Content starts
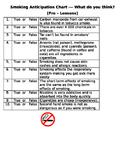 Smoking Tobacco Anticipation Chart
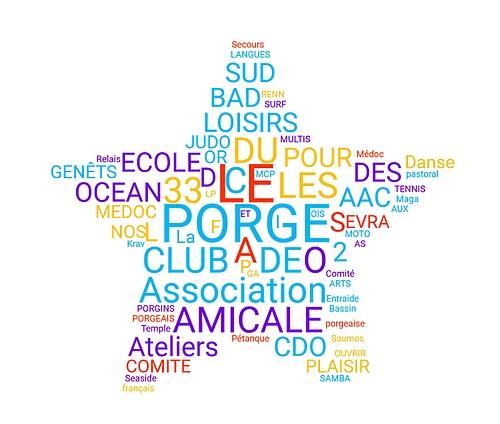 11-09-2021-ASSOCIATIONS-FORUM-LE-PORGE-SALLE-DES-FETES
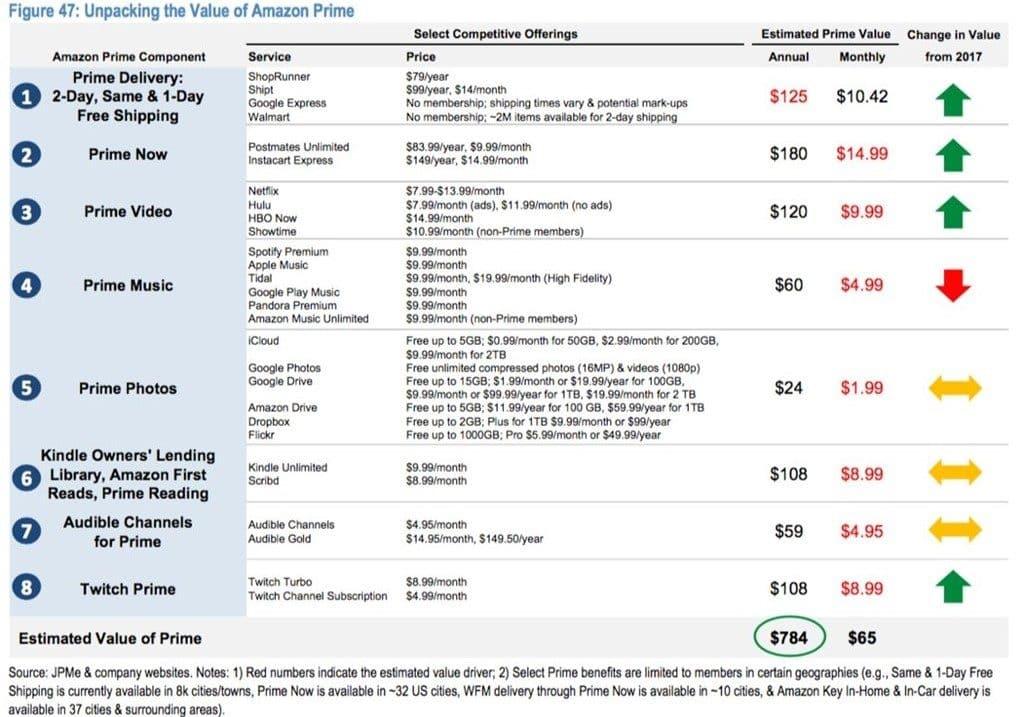 제이피모건(JPMorgan)이 산정한 아마존 프라임 세부 가치 Amazon Prime membership detail value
Content ends
### Exercise objective
Repeat the material above exactly; any picture in it is left out.

### Written answer
 Smoking Tobacco Anticipation Chart
 11-09-2021-ASSOCIATIONS-FORUM-LE-PORGE-SALLE-DES-FETES
 제이피모건(JPMorgan)이 산정한 아마존 프라임 세부 가치 Amazon Prime membership detail value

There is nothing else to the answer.